If the police search your house with a warrant can you film them to ensure they keep to the letter of the warrant?
The right to film police carrying out their duties is constitutionally protected. See, e.g, ACLU v. Alvarez, 679 F.3d 583 (7th Cir. 2012) and Glik v. Cunniffe, 655 F.3d 78 (1st Cir. 2011).
Of course, one could always imagine some fact pattern in which some other consideration overrode this constitutional right (e.g. filming would have had the effect of destroying evidence that was light sensitive, so the police were using night vision equipment).
Related: Boulder, Colorado pays $95,000 to settle the claim of a man arrested for filming the police.
You can film anyone in public or with the permission of the occupier of private premises (voyeurism excepted).

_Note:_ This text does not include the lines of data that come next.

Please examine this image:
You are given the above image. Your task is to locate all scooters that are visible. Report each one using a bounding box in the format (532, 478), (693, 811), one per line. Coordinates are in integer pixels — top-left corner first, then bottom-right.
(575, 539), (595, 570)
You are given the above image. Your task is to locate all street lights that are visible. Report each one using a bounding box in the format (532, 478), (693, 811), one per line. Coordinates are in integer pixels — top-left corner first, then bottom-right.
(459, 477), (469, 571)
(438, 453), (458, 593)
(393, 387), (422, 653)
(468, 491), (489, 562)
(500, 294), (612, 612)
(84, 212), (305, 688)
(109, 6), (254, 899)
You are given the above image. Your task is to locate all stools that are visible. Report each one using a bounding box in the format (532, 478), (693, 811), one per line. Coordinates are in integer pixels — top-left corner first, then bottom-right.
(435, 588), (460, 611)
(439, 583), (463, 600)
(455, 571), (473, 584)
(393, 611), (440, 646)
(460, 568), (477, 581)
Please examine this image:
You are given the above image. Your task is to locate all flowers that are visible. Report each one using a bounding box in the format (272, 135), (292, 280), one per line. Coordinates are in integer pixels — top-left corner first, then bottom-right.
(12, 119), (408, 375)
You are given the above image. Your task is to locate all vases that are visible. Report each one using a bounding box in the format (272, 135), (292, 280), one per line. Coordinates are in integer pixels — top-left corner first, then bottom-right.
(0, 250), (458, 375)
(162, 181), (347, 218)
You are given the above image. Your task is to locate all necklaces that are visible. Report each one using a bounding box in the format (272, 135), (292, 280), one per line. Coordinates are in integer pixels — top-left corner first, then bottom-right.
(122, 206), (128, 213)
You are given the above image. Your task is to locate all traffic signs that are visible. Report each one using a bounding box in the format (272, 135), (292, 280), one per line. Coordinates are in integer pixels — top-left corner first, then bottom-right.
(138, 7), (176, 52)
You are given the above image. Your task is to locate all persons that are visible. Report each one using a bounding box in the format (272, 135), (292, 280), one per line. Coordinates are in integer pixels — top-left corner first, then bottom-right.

No* (in private premises) | Yes (in public spaces)
Police doesn't get a special protection from image rights than everyone else, except if the person is a member of a special force with anonymity protection (e.g. RAID, counter-terrorism or intelligence).
Which means that, according to Penal Code's 226-1, it's reprehensible
2° En fixant, enregistrant ou transmettant, sans le consentement de celle-ci, l'image d'une personne se trouvant dans un lieu privé.
2° By fixing, recording or transmitting, without the consent of the person, the image of a person in a private place.
But consent can be implicit if :
Lorsque les actes mentionnés aux 1° et 2° du présent article ont été accomplis au vu et au su des intéressés sans qu'ils s'y soient opposés, alors qu'ils étaient en mesure de le faire, le consentement de ceux-ci est présumé.
When the acts mentioned in 1° and 2° of this article have been performed in full view of the persons concerned without their having objected, even though they were able to do so, their consent is presumed.